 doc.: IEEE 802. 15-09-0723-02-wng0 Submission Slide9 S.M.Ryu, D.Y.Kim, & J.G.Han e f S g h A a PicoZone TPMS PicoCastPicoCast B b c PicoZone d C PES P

# # # # # # #

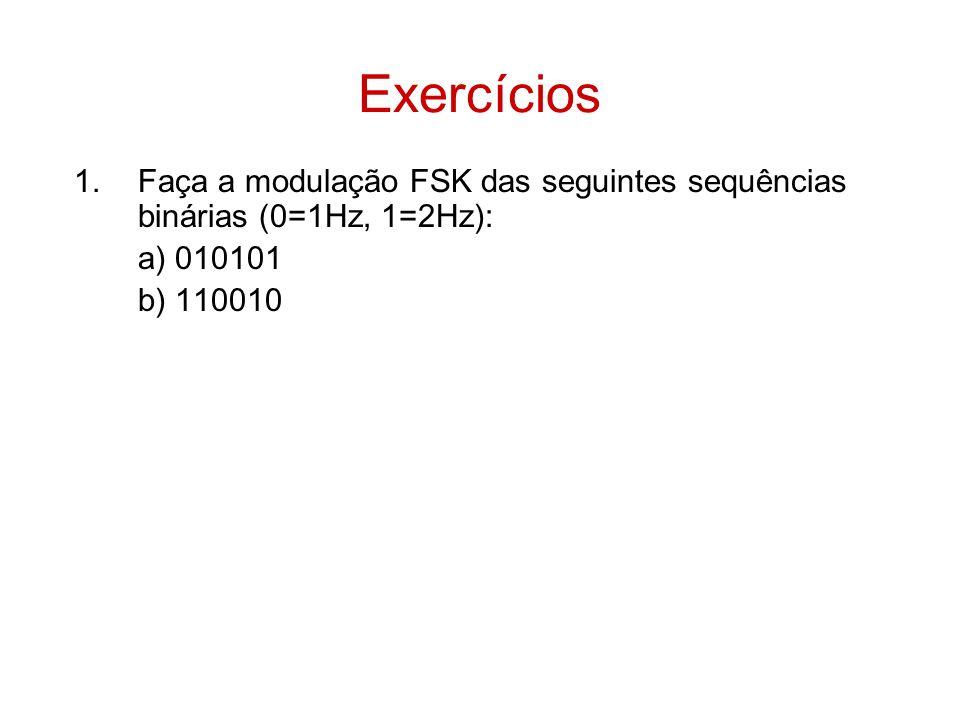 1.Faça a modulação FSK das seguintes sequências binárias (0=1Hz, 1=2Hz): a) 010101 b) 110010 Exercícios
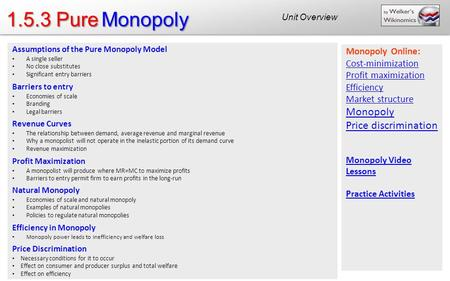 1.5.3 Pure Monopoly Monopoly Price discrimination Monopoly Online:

# # # # # # #

• What to work on: Drop the pictures; return the lines above from the line containing "1.Faça a modulação" to the line containing "1.5.3 Pure Monopoly", both included, exactly.

• Result of the task:
 1.Faça a modulação FSK das seguintes sequências binárias (0=1Hz, 1=2Hz): a) 010101 b) 110010 Exercícios
 1.5.3 Pure Monopoly Monopoly Price discrimination Monopoly Online:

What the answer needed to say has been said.